O objetivo do acordo é manter as estruturas das empresas separadas até o julgamento do negócio. Com isso, o Cade evita que a aquisição se torne irreversível no futuro, caso conclua que é prejudicial à concorrência. O acordo é chamado de Acordo de Preservação da Reversibilidade da Operação (Apro).
"As empresas se comprometem a assegurar a reversibilidade da operação", disse o conselheiro Paulo Furquim, relator do processo. Segundo ele, a Coca-Cola deve manter em pleno funcionamento as fábricas da Leão Júnior e preservar a existência de estrutura administrativa própria naquela empresa. A Coca-Cola também terá de manter investimentos em marketing nas marcas de chás gelados da Leão Júnior, dentro da média de 2005 e 2006. Não serão aceitas mudanças substanciais na estrutura de produção e de distribuição do Mate Leão. "O Apro buscou garantir a preservação dos valores tangíveis e intangíveis da Leão júnior e as linhas de produção totalmente separadas", explicou Furquim.
As empresas terão de apresentar relatórios bimestrais sobre o cumprimento do Apro. O primeiro relatório deverá ser encaminhado ao Cade em 22 de outubro próximo. Caso descumpram qualquer cláusula do Apro, elas estão sujeitas a multa diária de R$ 10 mil.

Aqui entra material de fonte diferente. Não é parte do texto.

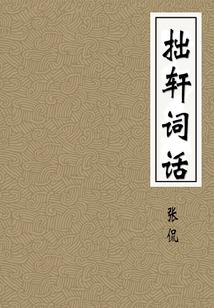 云南绥江最近天气情况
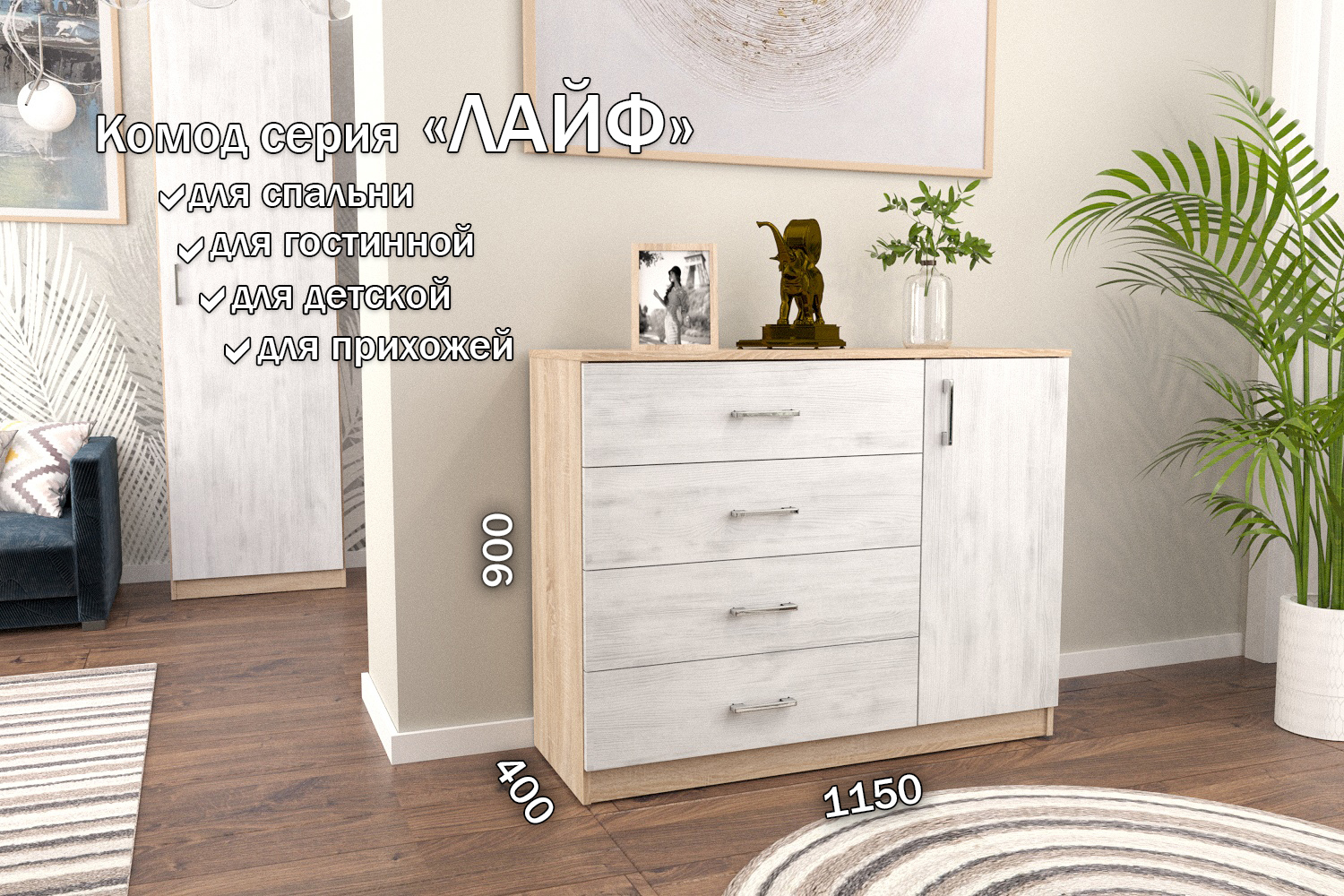 Изображение товара Комод Furnistyle Лайф ЛКМ-03 3 ящика Дуб сонома Светлое дерево Россия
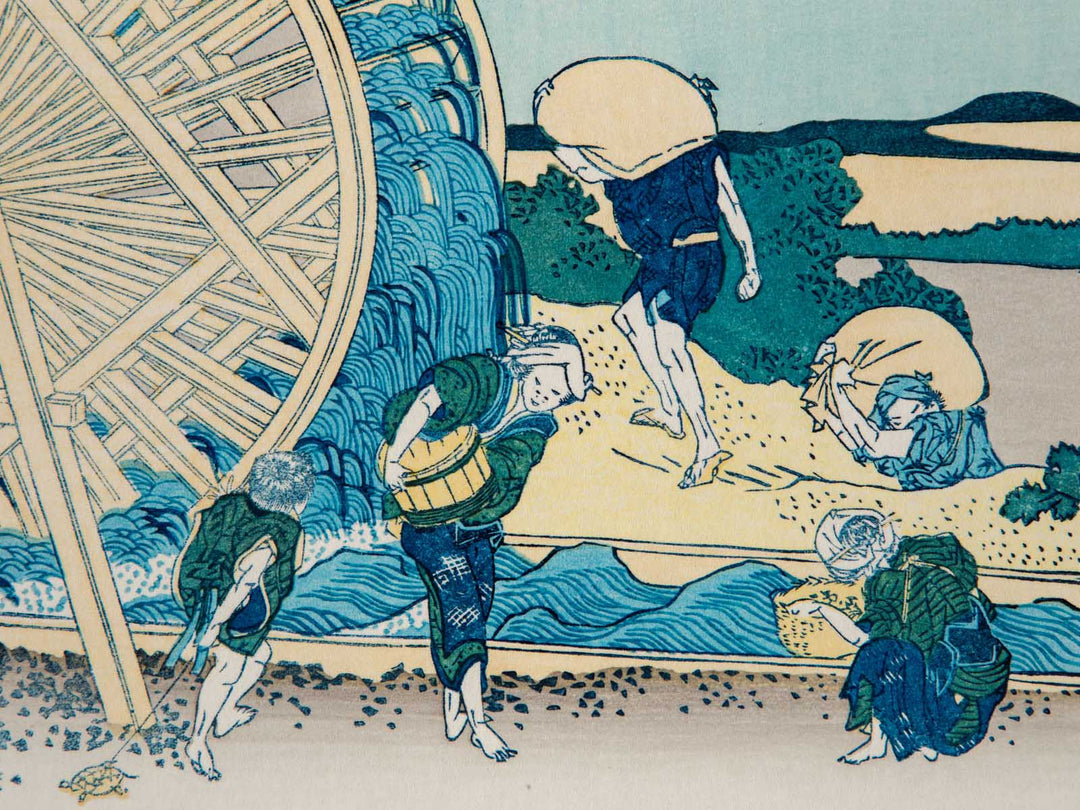 Waterwheel at Onden from the series Thirty-six Views of Mount Fuji by Katsushika Hokusai, (Medium print size) / BJ238-854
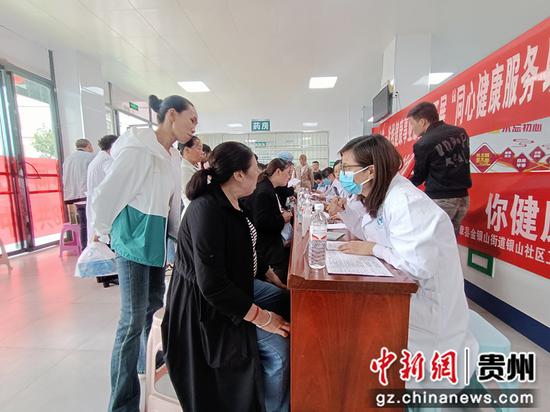 毕节市统一战线健康事业服务组在赫章县金银山街道开展义诊现场。王娟  摄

A Coca-Cola possui as marcas Nestea (chá preto) e Nestea Mate (chá mate). A Leão Júnior, faz o Matte Leão (chá mate), o Leão Iced Tea (chá preto) e o Green tea (chá verde). A Coca-Cola dividiu os mercados de iced tea e de chás pretos, sob a argumentação de que possuem sabores diferentes. Alegou ao Cade que haveria concentração "pouco significativa" no mercado de iced tea pois a fatia da Leão Júnior seria reduzida nesse mercado. E que haveria pequena concentração no mercado de chá mate, já que a Coca-Cola apenas atua no mercado da "Grande Rio de Janeiro", com reduzida fatia.
Mas, a Pepsi, que se opõe à aprovação do negócio no Cade, alegou que os mercados de iced tea e de chás pretos devem ser vistos como um só. Segundo a Pepsi, ambas as bebidas são elaboradas a partir de folhas de chá e não apresentam grande variação na composição química. Além disso, são percebidas como uma opção de consumo mais saudável e como produtos substitutos pelos consumidores.
O Cade ainda não definiu se irá analisar estes mercados (iced tea e chá preto) separadamente ou não. Mas optou por suspender os efeitos da fusão na produção de iced teas e de chás pretos para evitar que o negócio se transforme num fato consumado e seja impossível a separação das linhas Nestea e Mate Leão no futuro.